Our results, however, suggest that the chacma baboon ODF2 variant traverses the species boundary to a greater extent than the Kinda baboon variant, contrary to our expectations. Comparison to the European house mouse hybrid zone (Albrechtová et al. 2012) offers an intriguing explanation. Like the present baboon hybrid zone (Jolly et al. 2011), the Mus musculus musculus Y chromosome has introgressed into Mus musculus domesticus populations in apparent disregard of Haldane’s rule. While Albrechtová et al. (2012) found that hybrids overall exhibited decreased sperm counts, this effect was more than rescued in apparently domesticus males by the presence of the invading musculus Y chromosome. This finding is surprising given that respective domesticus and musculus sperm traits and Y chromosomes evolved in concert subject to natural selection in the parental mouse populations, and would likely encounter Dobzhansky-Muller disadvantages when placed in a novel genetic background. The effect of the domesticus Y chromosome on sperm traits instead implies that there is a sperm-related advantage in the presence of the invading Y chromosome that sufficiently balances and even overcomes this effect.

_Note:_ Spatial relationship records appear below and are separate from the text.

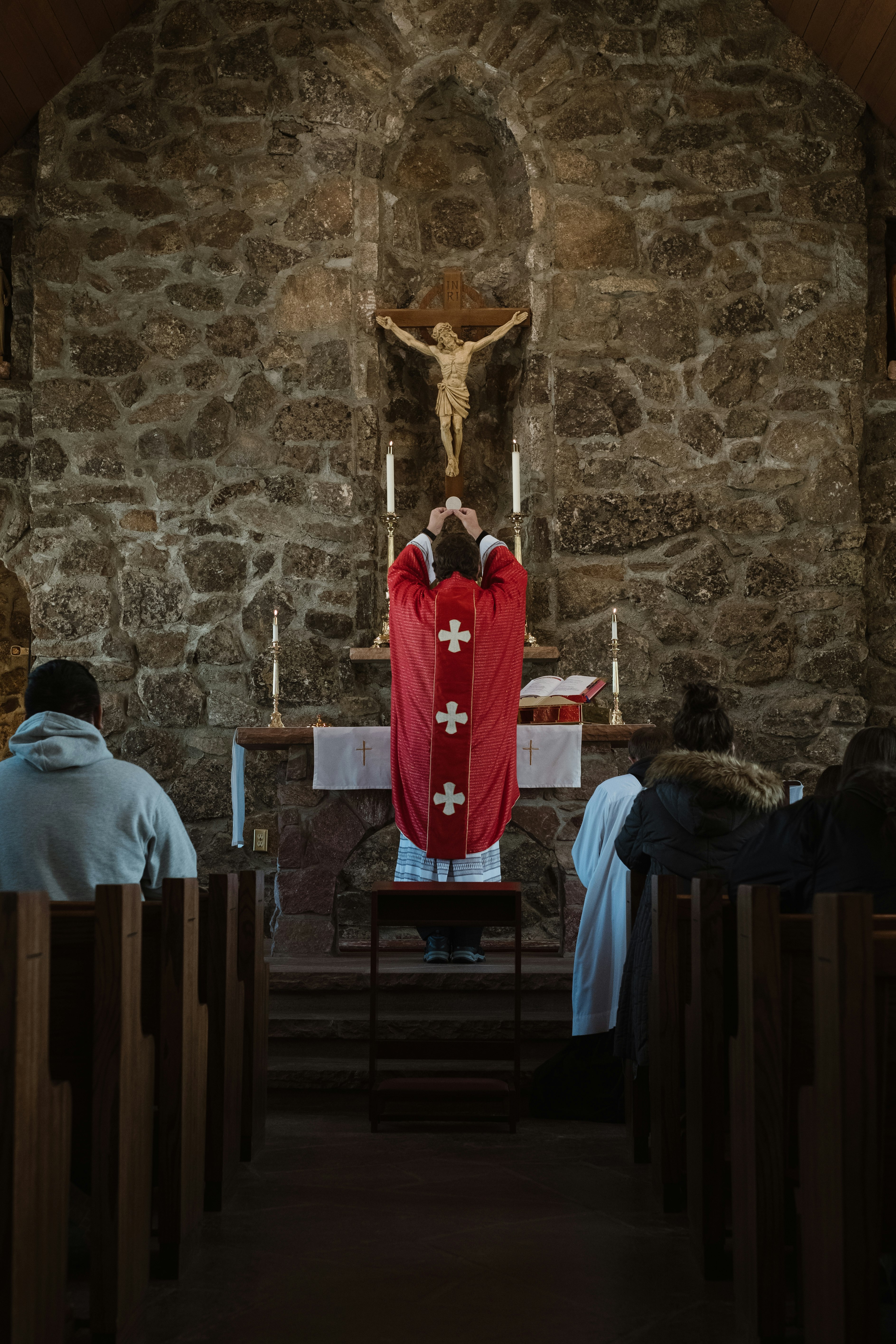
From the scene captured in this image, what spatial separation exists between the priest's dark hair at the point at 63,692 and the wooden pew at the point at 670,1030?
145cm

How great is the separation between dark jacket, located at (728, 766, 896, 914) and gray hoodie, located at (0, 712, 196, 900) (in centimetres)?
130

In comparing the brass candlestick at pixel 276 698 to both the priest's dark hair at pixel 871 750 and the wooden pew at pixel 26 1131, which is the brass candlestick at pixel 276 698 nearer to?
the priest's dark hair at pixel 871 750

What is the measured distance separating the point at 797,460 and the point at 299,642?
9.67 ft

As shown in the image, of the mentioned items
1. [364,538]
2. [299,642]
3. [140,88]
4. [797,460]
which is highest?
[140,88]

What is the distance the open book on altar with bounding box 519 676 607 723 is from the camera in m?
5.90

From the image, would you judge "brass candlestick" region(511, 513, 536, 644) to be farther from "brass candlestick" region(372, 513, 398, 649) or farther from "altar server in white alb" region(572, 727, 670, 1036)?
"altar server in white alb" region(572, 727, 670, 1036)

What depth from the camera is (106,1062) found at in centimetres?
217

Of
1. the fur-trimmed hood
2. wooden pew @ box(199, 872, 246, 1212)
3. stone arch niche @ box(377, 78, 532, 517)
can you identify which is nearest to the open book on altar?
stone arch niche @ box(377, 78, 532, 517)

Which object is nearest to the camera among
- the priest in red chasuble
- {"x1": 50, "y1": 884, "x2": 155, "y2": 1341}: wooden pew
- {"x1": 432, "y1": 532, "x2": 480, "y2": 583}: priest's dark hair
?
{"x1": 50, "y1": 884, "x2": 155, "y2": 1341}: wooden pew

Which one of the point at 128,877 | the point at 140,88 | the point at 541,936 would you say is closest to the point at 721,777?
the point at 128,877

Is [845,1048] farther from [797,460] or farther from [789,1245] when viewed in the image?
[797,460]

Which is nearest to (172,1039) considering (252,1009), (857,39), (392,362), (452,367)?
(252,1009)

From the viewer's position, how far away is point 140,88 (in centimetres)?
730

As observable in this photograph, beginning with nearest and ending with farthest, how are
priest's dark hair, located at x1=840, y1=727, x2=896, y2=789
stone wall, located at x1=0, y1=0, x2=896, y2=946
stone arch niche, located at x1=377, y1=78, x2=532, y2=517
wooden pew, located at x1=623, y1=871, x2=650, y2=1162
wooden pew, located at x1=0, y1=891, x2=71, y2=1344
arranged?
wooden pew, located at x1=0, y1=891, x2=71, y2=1344, priest's dark hair, located at x1=840, y1=727, x2=896, y2=789, wooden pew, located at x1=623, y1=871, x2=650, y2=1162, stone wall, located at x1=0, y1=0, x2=896, y2=946, stone arch niche, located at x1=377, y1=78, x2=532, y2=517
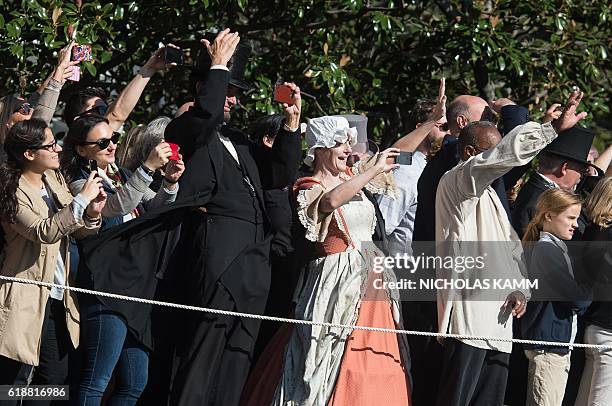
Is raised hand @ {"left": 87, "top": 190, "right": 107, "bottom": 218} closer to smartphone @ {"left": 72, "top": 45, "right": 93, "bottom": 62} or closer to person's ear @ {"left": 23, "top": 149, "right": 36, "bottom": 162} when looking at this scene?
person's ear @ {"left": 23, "top": 149, "right": 36, "bottom": 162}

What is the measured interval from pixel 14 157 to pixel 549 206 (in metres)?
2.73

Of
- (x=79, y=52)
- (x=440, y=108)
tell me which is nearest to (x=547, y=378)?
(x=440, y=108)

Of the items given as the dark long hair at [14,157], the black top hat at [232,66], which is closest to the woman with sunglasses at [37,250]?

The present hybrid zone, where the Kinda baboon Y chromosome experiences unidirectional introgression but the chacma baboon sperm-related allele experiences disproportionate success, presents a compelling parallel to the house mouse system (Albrechtová et al. 2012). The house mouse analogy suggests that hybrid dysgenesis of sperm-related traits may decrease reproductive fitness in the Kinda and chacma baboon species boundary in the Kafue River valley due to Dobzhansky-Muller incompatibilities. This effect, however, may be mitigated or even overcome by beneficial interactions with the introgressed Y chromosome of one parental species, in this case the Y chromosome of the Kinda baboon. This hypothesis could not be tested in the present study due to the challenges of genotyping Y-chromosome markers from our dataset and the lack of phenotypic data on sperm characteristics, but offers an intriguing alternative explanation for the surprising unidirectional introgression of the Kinda baboon Y chromosome.
Data Accessibility
Sequence reads are deposited in the NCBI Sequence Read Archive (SRA) under BioProject PRJNA486659, with SRA accession numbers SRR7717274-SRR7717402. All code for this project is available on GitHub at https://github.com/kchiou/kafue-baboons-ddrad.
Author Contributions
K.L.C., C.M.B., A.S.B., T.R.D., J.R., C.J.J., and J.P.C. designed the research and collected samples. K.L.C. performed the research. K.L.C. and C.M.B. analyzed the data. K.L.C. wrote the paper. All authors read, revised, and approved the manuscript.
Acknowledgments
We thank the Zambia Wildlife Authority (now the Department of National Parks & Wildlife) and the University of Zambia for granting permission and providing support for fieldwork. We also thank Anna Weyher for sharing unpublished information about Kinda baboon behavior. This study was funded by the National Science Foundation (BCS 1341018, SMA 1338524, BCS 1029302, BCS 1029323, BCS 1029451), the Leakey Foundation, and the National Geographic Society. The Genome Technology Center at NYU is supported by NIH/NCATS UL1 TR00038 and NIH/NCI P30 CA016087. K.L.C. is supported by NIH/NIA T32 AG000057.